■ **Passage fourni**
--------
Se découvrir soi-même
Souvent, il est une langue qui joue un rôle particulier dans l’histoire familiale. Cette langue est celle du terroir, des ancêtres, des origines, de la culture ou de la religion, ou encore de la belle-famille. Sans-doute, reconnaîtrez-vous ce petit enfant dont la famille a immigré il y a une génération. Il ne peut communiquer, faute de langue commune, avec ses grands-parents restés au pays. Avec l’âge, il se pose de plus en plus de questions. En apprenant la langue de ses parents, il découvrira aussi la culture et le pays de ses ancêtres, et comprendra mieux ses origines.
--------
■ **Série de questions**
a – Répondez aux questions suivantes à partir du passage fourni.
(i) Il y a combien de temps que la famille du petit enfant a immigré ?
(ii) Avec qui cet enfant ne peut-il pas communiquer, et pour quelle raison ?
(iii) Que découvrira-t-il en apprenant la langue de ses parents ?
b – Le passage fourni indique de quoi peut être la langue qui joue un rôle particulier dans l’histoire familiale. Relevez toutes les possibilités qu’il cite.
--------
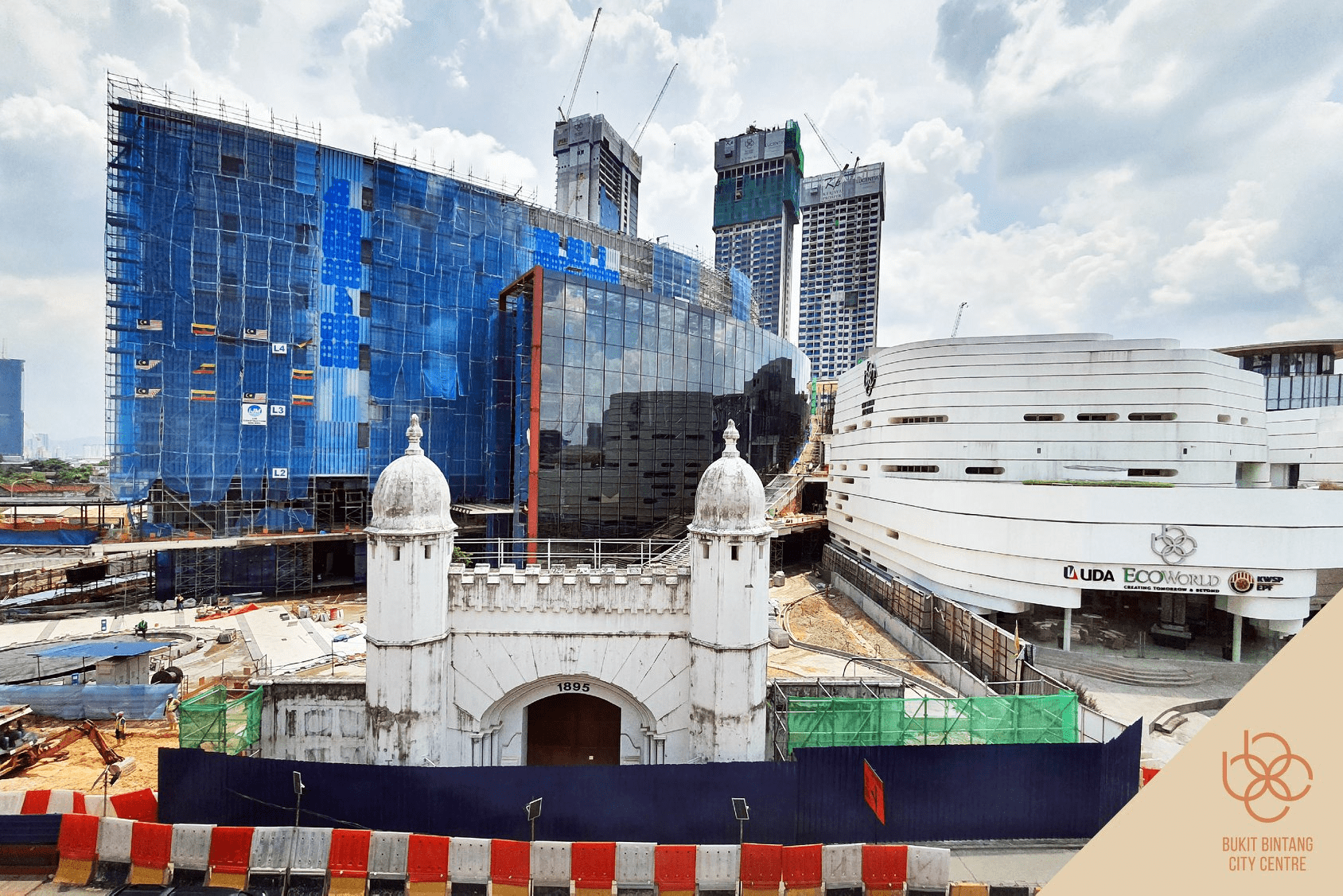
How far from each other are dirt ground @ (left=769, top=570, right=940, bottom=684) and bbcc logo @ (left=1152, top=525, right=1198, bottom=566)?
535 inches

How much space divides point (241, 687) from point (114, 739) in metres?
6.04

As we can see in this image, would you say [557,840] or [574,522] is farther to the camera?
[574,522]

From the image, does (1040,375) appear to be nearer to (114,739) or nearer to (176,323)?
(114,739)

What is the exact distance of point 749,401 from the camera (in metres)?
49.5

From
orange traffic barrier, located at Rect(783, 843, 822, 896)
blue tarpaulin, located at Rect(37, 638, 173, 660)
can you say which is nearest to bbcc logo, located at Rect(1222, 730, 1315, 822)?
orange traffic barrier, located at Rect(783, 843, 822, 896)

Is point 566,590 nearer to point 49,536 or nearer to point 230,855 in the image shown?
point 230,855

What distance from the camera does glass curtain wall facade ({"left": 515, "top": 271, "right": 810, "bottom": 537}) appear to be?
123ft

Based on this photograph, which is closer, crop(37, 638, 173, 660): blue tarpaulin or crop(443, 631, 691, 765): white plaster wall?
crop(443, 631, 691, 765): white plaster wall

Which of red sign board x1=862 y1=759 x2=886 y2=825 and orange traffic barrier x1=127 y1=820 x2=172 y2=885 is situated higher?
red sign board x1=862 y1=759 x2=886 y2=825

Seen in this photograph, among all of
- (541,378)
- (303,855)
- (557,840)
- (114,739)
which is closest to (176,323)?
(541,378)

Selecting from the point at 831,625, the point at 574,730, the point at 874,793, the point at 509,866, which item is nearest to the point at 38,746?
the point at 509,866

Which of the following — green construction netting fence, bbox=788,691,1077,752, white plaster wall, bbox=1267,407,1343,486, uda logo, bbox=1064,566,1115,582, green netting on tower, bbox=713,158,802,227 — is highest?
green netting on tower, bbox=713,158,802,227

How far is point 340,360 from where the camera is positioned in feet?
133

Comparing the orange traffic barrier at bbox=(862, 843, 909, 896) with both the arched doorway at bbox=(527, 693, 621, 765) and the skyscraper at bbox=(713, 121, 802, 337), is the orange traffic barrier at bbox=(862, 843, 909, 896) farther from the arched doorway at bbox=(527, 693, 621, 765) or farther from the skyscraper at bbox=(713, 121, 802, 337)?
the skyscraper at bbox=(713, 121, 802, 337)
--------
■ **Corrigé**
a –
(i) Il y a une génération.
(ii) Avec ses grands-parents restés au pays, faute de langue commune.
(iii) La culture et le pays de ses ancêtres.

b –
- le terroir
- les ancêtres
- les origines
- la culture
- la religion
- la belle-famille